Although earthbound vehicles have typically been the target of efforts to reduce carbon emissions by utilizing hybrid and electric motors, the air-travel industry is also slowly starting to adopt the technology as well—especially when it comes to short, regional hops. One needs only to look at the recent Uber Elevate summit—where major players in the aerospace industry (think NASA, Bell Helicopter, and Embraer) came together to share their progress toward the goal of creating electric flying taxis for quick commutes—or the maiden flight of the hybrid Workhorse Surefly (both of which occurred earlier this month) to see how quickly the segment is progressing.
Now, charter provider JetSuite has announced that it will be the first recipient of the Zunum Aero hybrid-electric airplane, which could enter service as early as 2022. The company currently plans to refresh its fleet with up to 100 of the new planes, which can carry as many as 12 passengers—though JetSuite will use the more spacious six- or nine-passenger configurations—for distances up to 1,000 miles (far enough to reach L.A. from the Bay Area, or travel from New York to Cleveland), all while eliminating up to 80 percent of the carbon footprint left by a comparable plane.
“Zunum aircraft will significantly reduce our fuel consumption, making flights more efficient and cost effective,” says Alex Wilcox, founder and CEO of JetSuite. “We certainly have seen a shift in the industry in terms of customers moving away from whole aircraft and fractional ownership, and a desire to participate in a shared economy. We believe this mentality is in direct alignment with the notion of living in a more sustainable world and reducing carbon emissions, which is one of greatest benefits in partnering with Zunum.”
The new plane is powered by two low-noise electric propulsors that give it a maximum cruising speed of 340 mph (not quite as fast as these jets, but perfect for short trips). Instead of fuel, the wings contain banks of modular battery packs that can be upgraded as new technology becomes available to ultimately transition to fully electric flight.

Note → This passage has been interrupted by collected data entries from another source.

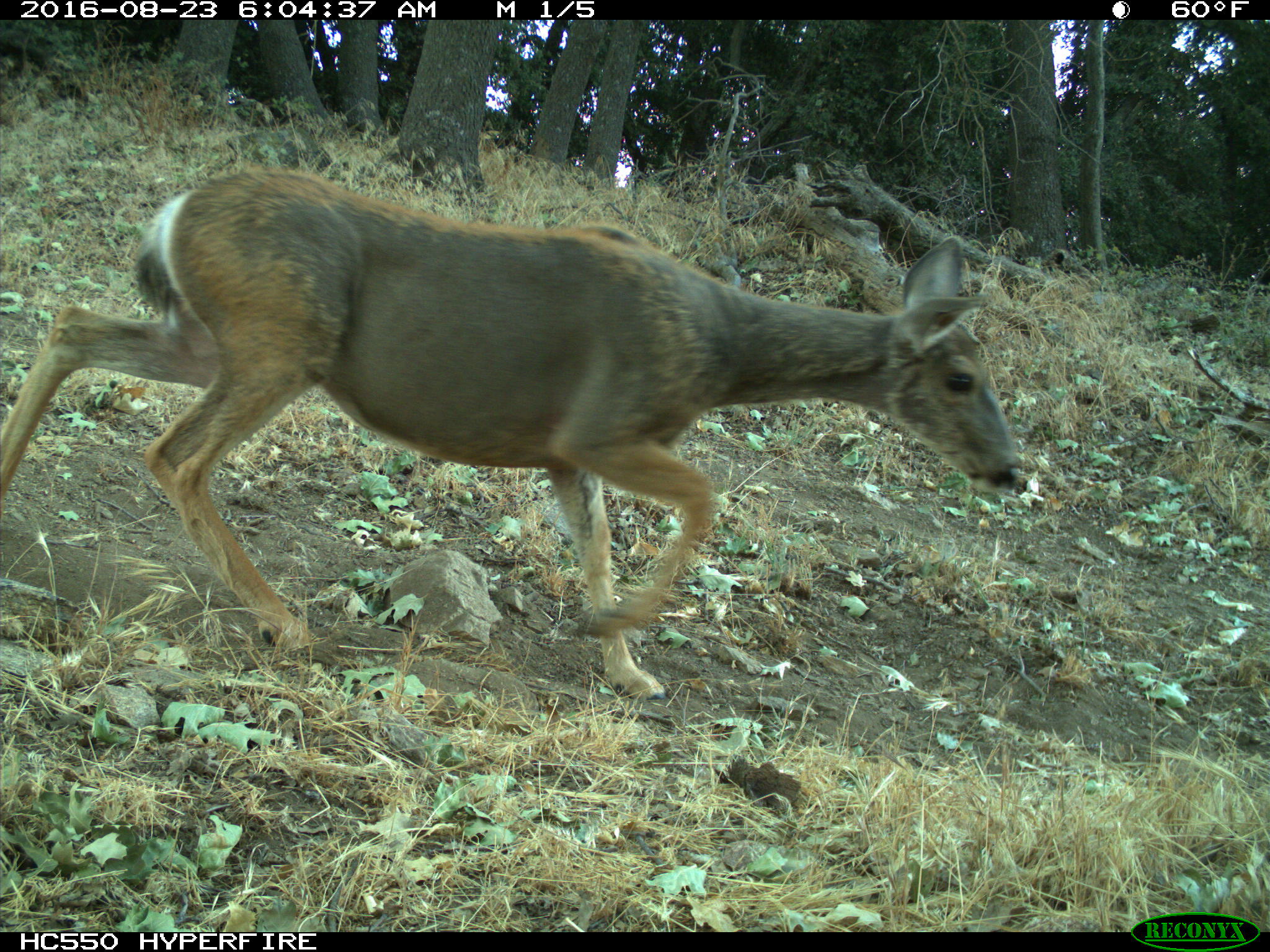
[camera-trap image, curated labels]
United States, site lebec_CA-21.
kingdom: Animalia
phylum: Chordata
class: Mammalia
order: Artiodactyla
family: Cervidae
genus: Odocoileus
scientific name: Odocoileus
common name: deer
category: unidentified deer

But of course, JetSuite—partially owned by JetBlue, which also has a stake in Zunum—is not solely motived by eco-consciousness. “Zunum’s aircraft and mission fits very well with our desire to service abandoned markets in the U.S. by recapturing the short-haul market,” says Wilcox. “Since the year 2000, overall travel is up by a third, but flights under 500 miles are down by a third. It would take 1,000 aircraft to capture that lost market, and we believe that our commitment to purchasing 100 Zunum aircraft is a great start.”
Thanks to its low noise output, efficiency, and short runway requirements, the new craft will play an integral role in JetSuite’s plan to reinvigorate the declining regional flight market. Fliers will be able to land at more airports, putting them closer to their ultimate destination, reducing time spent on the ground in transit. Its electric motors also make it an obvious choice for mountain getaways, as combustion engines become less efficient as the air gets thinner. “This airplane will be the new flying SUV,” explains Wilcox.
Unfortunately, it will be a while before we see the Zunum in flight, and launch dates have a tendency to slip when it comes to innovative new aircraft. That said, Wilcox is optimistic, saying that the Zunum will be fully integrated into its fleet as soon as possible.